Direction
Return each of the following lines word for word, with nothing changed.

-- begin --

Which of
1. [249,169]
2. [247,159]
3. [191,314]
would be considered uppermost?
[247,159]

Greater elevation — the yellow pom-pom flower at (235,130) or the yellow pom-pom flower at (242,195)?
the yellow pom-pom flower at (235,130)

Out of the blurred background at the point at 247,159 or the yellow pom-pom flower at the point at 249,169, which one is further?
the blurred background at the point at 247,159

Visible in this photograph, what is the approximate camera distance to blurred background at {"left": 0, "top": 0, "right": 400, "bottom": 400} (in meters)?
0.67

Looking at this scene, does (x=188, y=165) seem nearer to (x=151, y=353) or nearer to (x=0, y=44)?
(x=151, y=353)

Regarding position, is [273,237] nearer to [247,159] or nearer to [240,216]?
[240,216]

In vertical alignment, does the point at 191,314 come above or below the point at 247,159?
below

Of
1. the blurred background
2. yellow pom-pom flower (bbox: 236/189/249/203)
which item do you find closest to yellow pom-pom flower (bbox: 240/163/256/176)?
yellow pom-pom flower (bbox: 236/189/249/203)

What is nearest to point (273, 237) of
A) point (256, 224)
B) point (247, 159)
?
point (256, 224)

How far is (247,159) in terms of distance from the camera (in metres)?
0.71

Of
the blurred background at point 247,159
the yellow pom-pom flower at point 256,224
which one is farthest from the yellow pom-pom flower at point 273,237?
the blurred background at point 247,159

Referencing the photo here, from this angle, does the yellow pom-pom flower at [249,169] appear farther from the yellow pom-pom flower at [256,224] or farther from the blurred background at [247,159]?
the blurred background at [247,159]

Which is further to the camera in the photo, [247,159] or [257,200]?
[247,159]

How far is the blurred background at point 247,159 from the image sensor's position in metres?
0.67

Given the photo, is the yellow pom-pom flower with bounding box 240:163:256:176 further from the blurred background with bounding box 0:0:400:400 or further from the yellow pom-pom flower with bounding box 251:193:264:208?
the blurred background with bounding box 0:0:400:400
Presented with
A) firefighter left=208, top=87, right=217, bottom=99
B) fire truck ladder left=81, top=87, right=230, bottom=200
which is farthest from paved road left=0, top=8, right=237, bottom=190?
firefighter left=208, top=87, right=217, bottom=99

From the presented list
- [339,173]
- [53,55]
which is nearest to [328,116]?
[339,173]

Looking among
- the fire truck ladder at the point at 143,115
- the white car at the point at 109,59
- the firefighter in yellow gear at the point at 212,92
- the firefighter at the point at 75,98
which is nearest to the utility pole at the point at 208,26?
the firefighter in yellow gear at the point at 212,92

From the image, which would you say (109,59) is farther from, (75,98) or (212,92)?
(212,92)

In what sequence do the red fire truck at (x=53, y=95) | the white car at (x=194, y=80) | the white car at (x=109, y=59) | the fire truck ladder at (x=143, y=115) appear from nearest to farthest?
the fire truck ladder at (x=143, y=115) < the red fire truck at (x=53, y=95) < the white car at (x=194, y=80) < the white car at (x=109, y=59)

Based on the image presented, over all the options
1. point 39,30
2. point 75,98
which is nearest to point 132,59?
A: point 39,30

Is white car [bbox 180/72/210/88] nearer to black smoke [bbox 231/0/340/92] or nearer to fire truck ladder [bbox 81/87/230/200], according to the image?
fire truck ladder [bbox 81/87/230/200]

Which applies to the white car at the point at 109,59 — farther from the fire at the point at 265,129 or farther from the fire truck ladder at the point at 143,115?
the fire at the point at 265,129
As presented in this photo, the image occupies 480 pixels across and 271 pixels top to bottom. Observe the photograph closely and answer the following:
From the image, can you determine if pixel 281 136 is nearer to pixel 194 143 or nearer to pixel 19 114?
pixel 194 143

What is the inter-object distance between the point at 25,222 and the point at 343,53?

-- end --

Result of this exercise
Which of
1. [249,169]
2. [247,159]
3. [191,314]
would be considered uppermost?
[247,159]

Greater elevation — the yellow pom-pom flower at (235,130) or the yellow pom-pom flower at (242,195)?
the yellow pom-pom flower at (235,130)

Out of the blurred background at the point at 247,159 or the yellow pom-pom flower at the point at 249,169, which one is further?
the blurred background at the point at 247,159

Visible in this photograph, what is the approximate camera distance to blurred background at {"left": 0, "top": 0, "right": 400, "bottom": 400} (in meters)?
0.67

Looking at this scene, does (x=188, y=165) seem nearer to (x=151, y=353) or nearer to (x=0, y=44)?
(x=151, y=353)

Regarding position, is [273,237] nearer to [247,159] or nearer to [240,216]?
[240,216]

In vertical alignment, does the point at 191,314 come above or below the point at 247,159?
below

Of
1. the blurred background
2. yellow pom-pom flower (bbox: 236/189/249/203)
which item do you find closest to yellow pom-pom flower (bbox: 240/163/256/176)?
yellow pom-pom flower (bbox: 236/189/249/203)

What is nearest to point (273, 237) of
A) point (256, 224)
B) point (247, 159)
?
point (256, 224)

How far is (247,159) in terms of distance from the camera (in metres)?
0.71

Of
the blurred background at point 247,159
the yellow pom-pom flower at point 256,224
which one is farthest from the yellow pom-pom flower at point 273,237?
the blurred background at point 247,159

Referencing the photo here, from this angle, does the yellow pom-pom flower at [249,169] appear farther from the yellow pom-pom flower at [256,224] or farther from the blurred background at [247,159]?
the blurred background at [247,159]

Which is further to the camera in the photo, [247,159] or [257,200]?
[247,159]

How far is the blurred background at point 247,159 from the image sensor's position in metres?
0.67

Given the photo, is the yellow pom-pom flower with bounding box 240:163:256:176 further from the blurred background with bounding box 0:0:400:400 or further from the yellow pom-pom flower with bounding box 251:193:264:208?
the blurred background with bounding box 0:0:400:400
Presented with
A) firefighter left=208, top=87, right=217, bottom=99
B) fire truck ladder left=81, top=87, right=230, bottom=200
which is farthest from paved road left=0, top=8, right=237, bottom=190?
firefighter left=208, top=87, right=217, bottom=99

From the presented list
- [339,173]
- [53,55]
which is nearest to [328,116]?
[339,173]

Looking among
- the fire truck ladder at the point at 143,115
- the white car at the point at 109,59
- the firefighter in yellow gear at the point at 212,92
- the firefighter at the point at 75,98
which is nearest to the utility pole at the point at 208,26?
the firefighter in yellow gear at the point at 212,92

From the image, which would you say (109,59) is farther from, (75,98) or (212,92)?
(212,92)

In what sequence do the red fire truck at (x=53, y=95) | the white car at (x=194, y=80) | the white car at (x=109, y=59) | the fire truck ladder at (x=143, y=115) appear from nearest to farthest?
the fire truck ladder at (x=143, y=115) < the red fire truck at (x=53, y=95) < the white car at (x=194, y=80) < the white car at (x=109, y=59)

Based on the image presented, over all the options
1. point 39,30
2. point 75,98
which is nearest to point 132,59?
A: point 39,30

Is white car [bbox 180/72/210/88] nearer to black smoke [bbox 231/0/340/92] or nearer to fire truck ladder [bbox 81/87/230/200], according to the image?
fire truck ladder [bbox 81/87/230/200]

Which applies to the white car at the point at 109,59 — farther from the fire at the point at 265,129 or farther from the fire truck ladder at the point at 143,115?
the fire at the point at 265,129
As presented in this photo, the image occupies 480 pixels across and 271 pixels top to bottom. Observe the photograph closely and answer the following:
From the image, can you determine if pixel 281 136 is nearer to pixel 194 143 or nearer to pixel 19 114?
pixel 194 143

What is the inter-object distance between the point at 25,222 and the point at 343,53?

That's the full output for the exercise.